Je suis particulièrement heureux d’y être associé ; particulièrement heureux d’être
présent à vos côtés.
Je mesure pleinement l’intensité du moment, et je vous dois une confidence. En
prenant mes fonctions de ministre de l’Intérieur, en charge de la relation avec les
cultes, je ne pensais pas assister à un tel moment historique : la fusion de deux
églises, pôles multiséculaires du protestantisme français.
C’est bien un moment important dans l’histoire de notre pays qui se déroule
aujourd’hui. Avoir choisi Lyon pour cette cérémonie est un beau message ; un message pour nos
contemporains et pour l’Histoire dont la capitale des Gaules est déjà si chargée.
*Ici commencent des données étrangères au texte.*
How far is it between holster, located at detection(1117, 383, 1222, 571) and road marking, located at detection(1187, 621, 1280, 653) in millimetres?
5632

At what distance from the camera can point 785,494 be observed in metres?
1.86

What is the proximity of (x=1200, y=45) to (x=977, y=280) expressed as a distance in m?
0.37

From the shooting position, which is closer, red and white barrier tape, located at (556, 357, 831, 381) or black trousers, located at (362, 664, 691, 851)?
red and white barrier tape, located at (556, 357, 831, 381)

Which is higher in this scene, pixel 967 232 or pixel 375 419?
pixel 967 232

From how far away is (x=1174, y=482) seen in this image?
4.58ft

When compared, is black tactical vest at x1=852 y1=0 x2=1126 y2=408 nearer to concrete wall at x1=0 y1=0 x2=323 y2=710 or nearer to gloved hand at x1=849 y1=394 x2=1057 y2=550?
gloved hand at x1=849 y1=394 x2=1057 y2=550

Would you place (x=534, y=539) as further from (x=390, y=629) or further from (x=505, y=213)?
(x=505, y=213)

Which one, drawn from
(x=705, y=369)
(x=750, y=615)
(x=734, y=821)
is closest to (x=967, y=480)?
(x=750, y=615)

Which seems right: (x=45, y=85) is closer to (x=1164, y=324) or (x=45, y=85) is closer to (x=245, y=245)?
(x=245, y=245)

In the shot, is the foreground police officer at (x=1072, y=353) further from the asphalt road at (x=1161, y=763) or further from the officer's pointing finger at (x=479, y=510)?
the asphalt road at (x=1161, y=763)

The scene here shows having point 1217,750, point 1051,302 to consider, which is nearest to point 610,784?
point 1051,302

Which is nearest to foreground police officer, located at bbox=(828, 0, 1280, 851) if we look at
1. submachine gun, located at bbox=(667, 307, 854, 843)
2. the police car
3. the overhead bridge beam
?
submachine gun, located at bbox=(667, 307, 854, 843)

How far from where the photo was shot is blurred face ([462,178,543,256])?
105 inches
Ce choix de Lyon s’imposait : les racines religieuses de la ville, qui vécut
intensément la Réforme, en font un cadre propice pour cette cérémonie qui
marquera l’Eglise protestante de France.
Lyon, c’est pour les Protestants un symbole.
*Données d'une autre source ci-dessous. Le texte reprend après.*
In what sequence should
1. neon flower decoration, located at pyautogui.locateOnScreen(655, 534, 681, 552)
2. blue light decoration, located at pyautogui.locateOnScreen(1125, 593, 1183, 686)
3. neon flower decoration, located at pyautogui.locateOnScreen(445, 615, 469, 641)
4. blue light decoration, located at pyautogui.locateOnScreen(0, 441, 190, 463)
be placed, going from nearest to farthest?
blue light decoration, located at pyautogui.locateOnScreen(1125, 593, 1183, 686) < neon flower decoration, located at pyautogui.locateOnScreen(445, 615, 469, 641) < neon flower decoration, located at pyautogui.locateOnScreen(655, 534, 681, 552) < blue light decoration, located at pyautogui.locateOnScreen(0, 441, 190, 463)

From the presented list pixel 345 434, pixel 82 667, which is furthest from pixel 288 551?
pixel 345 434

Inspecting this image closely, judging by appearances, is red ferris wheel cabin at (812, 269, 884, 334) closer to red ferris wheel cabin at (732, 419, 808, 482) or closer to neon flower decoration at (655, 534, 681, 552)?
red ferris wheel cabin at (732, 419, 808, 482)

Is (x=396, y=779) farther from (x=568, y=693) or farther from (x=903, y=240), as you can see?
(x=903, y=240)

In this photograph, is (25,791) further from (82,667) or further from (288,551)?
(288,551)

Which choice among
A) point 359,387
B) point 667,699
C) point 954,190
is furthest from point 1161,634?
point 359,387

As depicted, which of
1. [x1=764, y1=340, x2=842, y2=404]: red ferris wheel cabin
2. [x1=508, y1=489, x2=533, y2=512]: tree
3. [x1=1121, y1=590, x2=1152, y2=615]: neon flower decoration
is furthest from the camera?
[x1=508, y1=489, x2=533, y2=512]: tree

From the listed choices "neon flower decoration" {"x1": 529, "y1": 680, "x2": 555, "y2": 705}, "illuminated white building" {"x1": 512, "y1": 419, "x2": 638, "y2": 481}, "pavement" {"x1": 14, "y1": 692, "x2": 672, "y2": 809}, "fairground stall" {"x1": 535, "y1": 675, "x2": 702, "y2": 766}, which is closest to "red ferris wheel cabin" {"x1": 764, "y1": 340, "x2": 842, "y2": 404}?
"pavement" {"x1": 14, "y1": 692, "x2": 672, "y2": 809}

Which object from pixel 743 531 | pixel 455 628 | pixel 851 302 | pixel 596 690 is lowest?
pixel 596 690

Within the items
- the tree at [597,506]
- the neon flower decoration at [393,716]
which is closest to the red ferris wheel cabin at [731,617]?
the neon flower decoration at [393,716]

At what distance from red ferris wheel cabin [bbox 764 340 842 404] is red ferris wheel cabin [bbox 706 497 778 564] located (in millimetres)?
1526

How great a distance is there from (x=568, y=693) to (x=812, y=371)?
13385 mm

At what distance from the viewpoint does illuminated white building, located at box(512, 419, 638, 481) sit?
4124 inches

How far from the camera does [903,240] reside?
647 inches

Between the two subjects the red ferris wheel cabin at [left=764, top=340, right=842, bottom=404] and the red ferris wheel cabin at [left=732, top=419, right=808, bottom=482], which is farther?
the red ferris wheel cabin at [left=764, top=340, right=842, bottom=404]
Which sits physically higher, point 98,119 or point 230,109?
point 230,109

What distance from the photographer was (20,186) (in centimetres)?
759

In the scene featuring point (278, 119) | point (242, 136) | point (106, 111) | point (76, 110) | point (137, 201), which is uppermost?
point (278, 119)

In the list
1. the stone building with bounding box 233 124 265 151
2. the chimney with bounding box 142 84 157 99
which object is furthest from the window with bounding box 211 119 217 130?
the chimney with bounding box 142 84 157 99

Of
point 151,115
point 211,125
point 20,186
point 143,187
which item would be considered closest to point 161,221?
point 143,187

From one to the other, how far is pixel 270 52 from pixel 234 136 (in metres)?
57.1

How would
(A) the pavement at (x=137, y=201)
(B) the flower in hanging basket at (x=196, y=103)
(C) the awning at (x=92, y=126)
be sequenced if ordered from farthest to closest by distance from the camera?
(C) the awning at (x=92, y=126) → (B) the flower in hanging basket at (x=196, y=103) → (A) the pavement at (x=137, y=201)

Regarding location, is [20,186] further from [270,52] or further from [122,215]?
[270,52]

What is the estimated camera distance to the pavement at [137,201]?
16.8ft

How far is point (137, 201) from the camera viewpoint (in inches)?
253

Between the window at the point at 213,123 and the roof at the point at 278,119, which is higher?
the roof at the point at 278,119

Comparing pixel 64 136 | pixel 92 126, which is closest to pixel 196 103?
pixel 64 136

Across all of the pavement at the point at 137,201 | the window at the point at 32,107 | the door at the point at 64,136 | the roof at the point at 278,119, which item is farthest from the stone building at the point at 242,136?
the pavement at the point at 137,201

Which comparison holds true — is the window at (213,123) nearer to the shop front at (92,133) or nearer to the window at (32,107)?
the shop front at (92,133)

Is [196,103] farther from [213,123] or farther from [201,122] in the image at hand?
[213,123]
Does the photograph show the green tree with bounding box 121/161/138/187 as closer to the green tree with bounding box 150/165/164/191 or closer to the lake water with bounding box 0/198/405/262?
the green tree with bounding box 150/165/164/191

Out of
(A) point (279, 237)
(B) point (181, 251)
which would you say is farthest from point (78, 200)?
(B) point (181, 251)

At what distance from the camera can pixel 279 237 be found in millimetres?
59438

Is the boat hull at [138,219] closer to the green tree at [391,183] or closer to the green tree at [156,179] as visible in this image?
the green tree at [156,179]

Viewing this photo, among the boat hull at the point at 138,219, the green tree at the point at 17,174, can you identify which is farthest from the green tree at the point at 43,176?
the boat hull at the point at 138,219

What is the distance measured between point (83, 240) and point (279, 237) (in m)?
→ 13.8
La ville fut administrée pendant 13 mois, en 1562, par des protestants, et le 10 août
1563, tout le protestantisme français s’y est rassemblé pour le quatrième synode
national. C’est, depuis, un
lieu régulier de réunion de vos églises, tout particulièrement de l’Eglise réformée de
France.
A Lyon, comme ailleurs, les Protestants ont contribué à écrire l’histoire de la
République. A Lyon, comme ailleurs, ils ont apporté leurs valeurs, leur éthique, leur
travail, mais aussi leur esprit de résistance. Résistance notamment contre la barbarie,
et je pense en particulier à ces villageois protestants du Chambon-sur-Lignon qui ont
fait l’honneur de la France, alors que ses valeurs vacillaient.
Aujourd’hui, ce sont les messages de deux figures centrales de la Réforme qui se
rassemblent : ceux de Martin LUTHER et de Jean CALVIN.
Je sais que la sensibilité protestante répugne à tout culte de la personnalité…
Pourtant, comment ne pas évoquer, ici, ces deux personnalités que d’aucuns
qualifieraient de contrastées, d’opposées ? Entre un LUTHER extraverti, flamboyant,
intransigeant et un CALVIN discret jusqu’à l’oubli de lui-même – pudique dirait-on
– et pourtant si déterminé, parfois impitoyable - que de différences !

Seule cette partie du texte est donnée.